Dazu muss man wissen: Zwar hat sich Erich Spitzbart schon in der Lehrerausbildung für Kunst interessiert, hat aber erst später parallel zu seinem Brotberuf, Kunstgeschichte in Salzburg studiert. Der Kauf und die Gestaltung des Tanglbergs, der Beginn der Sammlungstätigkeit, das war kein fertig durchdachter Plan, sondern ein work in progress, das bis heute anhält. Hier stecken 40 Jahre Leidenschaft und investierte Kraft, Zeit und Geld.
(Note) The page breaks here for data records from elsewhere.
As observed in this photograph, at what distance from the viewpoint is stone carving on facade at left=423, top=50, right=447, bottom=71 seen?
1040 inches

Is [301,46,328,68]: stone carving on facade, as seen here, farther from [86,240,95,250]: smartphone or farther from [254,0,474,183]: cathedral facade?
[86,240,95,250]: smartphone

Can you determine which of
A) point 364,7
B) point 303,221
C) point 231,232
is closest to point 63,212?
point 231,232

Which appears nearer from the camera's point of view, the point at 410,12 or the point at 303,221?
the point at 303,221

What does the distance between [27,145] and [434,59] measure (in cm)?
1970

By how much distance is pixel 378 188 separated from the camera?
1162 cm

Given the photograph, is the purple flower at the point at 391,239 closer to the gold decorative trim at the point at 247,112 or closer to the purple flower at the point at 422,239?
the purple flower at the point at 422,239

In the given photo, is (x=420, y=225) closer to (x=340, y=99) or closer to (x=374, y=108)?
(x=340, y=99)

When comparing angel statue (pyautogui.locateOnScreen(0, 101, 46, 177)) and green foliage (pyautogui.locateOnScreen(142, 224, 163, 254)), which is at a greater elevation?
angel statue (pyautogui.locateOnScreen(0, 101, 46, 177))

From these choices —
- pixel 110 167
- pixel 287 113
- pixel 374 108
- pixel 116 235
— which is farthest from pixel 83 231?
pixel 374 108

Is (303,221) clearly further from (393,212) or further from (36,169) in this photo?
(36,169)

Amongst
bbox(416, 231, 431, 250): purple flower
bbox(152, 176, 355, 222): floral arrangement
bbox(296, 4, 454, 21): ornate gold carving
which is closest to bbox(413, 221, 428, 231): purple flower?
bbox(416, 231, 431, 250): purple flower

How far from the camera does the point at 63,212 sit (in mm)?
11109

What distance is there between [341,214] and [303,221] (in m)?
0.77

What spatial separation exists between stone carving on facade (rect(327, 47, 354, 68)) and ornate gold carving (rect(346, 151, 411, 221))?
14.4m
Ein Vielfaches der ausgestellten Werke schlummert im Lager, „eine Wucht“, inhaltlich auf Augenhöhe mit weitaus größeren und bekannteren Einrichtungen. Die Fernwirkung war und ist erheblich größer als die Resonanz innerhalb Vorchdorfs. Schon öfters hat Spitzbart von Menschen aus dem Ort gehört, dass sie, weit weg von zu Hause, hörten: „Ach, die Galerie?“, wenn sie ihre Herkunft erwähnten.

Das Metier ist schwierig

Nun ist bildende Kunst, besonders die zeitgenössische, nirgends eine volkstümliche Attraktion – auch wenn das Kulturhauptstadtjahr vielleicht mit dazu beigetragen hat, dass bei den bisherigen Ausstellungseröffnungen heuer mehr Vorchdorfer Gesichter im Publikum zu finden waren. Eine Belebung des Ortes sieht Spitzbart hier aber ohnehin schon durch die auswärtigen Gäste.
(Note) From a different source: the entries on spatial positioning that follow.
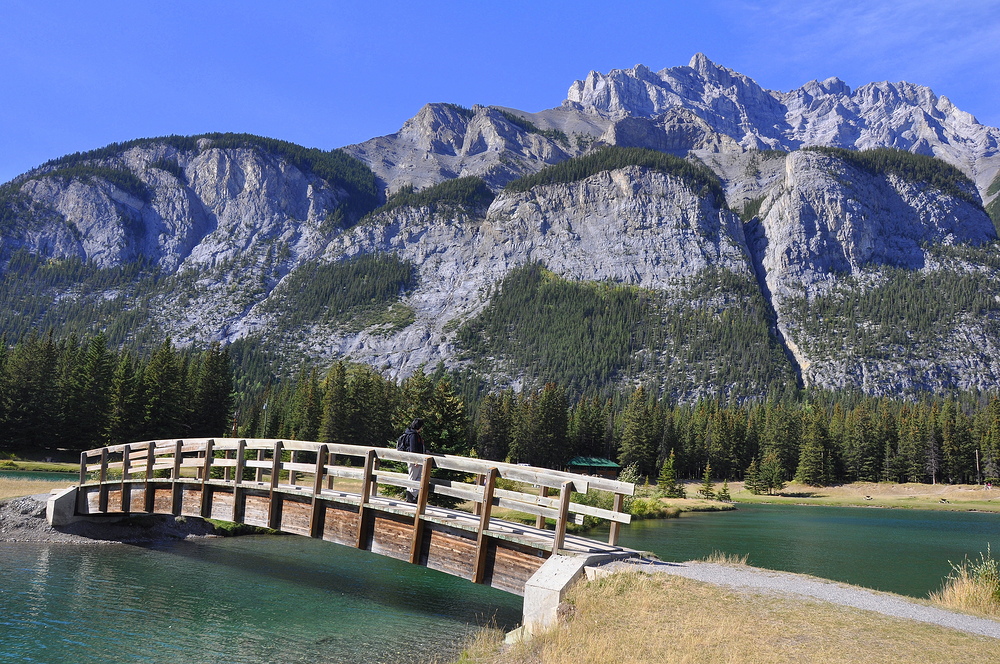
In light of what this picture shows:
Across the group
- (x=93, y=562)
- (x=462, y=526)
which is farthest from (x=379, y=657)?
(x=93, y=562)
Eine Förderung durch die Gemeinde hat die Galerie allerdings nie beantragt, Spitzbart wollte unabhängig bleiben; ihm ist aber auch nichts derartiges angedient worden. Das Metier, also eine solche galeristische Tätigkeit, ist schwierig, stellt er fest. Sie lebt auch von der Verbindung zur Gastronomie; das gilt für Tanglberg und Schloss gleichermaßen. Und die Situation eben dieser Branche ist derzeit hochgradig kritisch. Sollte die Gastronomie aus Kostengründen im Schloss nicht mehr tragfähig sein, sieht Spitzbart schwarz.
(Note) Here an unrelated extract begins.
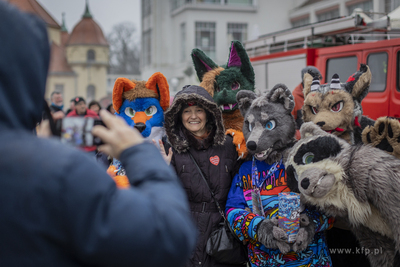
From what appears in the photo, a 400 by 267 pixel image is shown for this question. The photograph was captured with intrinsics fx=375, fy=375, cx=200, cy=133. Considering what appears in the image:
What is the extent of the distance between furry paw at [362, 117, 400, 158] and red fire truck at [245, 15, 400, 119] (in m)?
3.24

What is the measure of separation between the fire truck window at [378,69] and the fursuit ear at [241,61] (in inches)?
111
Für den nachhaltigen Bestand der Galerie ist das wohl bedenklich, ebenso wie die in Wirklichkeit ungeklärte Nachfolgefrage. Dem Galeristen ist das durchaus bewusst. Auch wenn er vollauf mit pausenloser Sammlungstätigkeit, mit den kommenden Ausstellungen und etwa dem Symposion zur Gegenwart bildender Kunst im Juli mit dem kuriosen Titel „Die Rache des Tafelbildes“ beschäftigt ist. Der bekannte Historiker Wolfgang Kos wird dabei sein, die Künstlerin Eva Schlegel (unter anderem Biennale Venedig), der Kunstwissenschaftler Thomas Zaunschirm, bei dem Spitzbart in Salzburg Kunstgeschichte hörte, und andere bekannte Namen.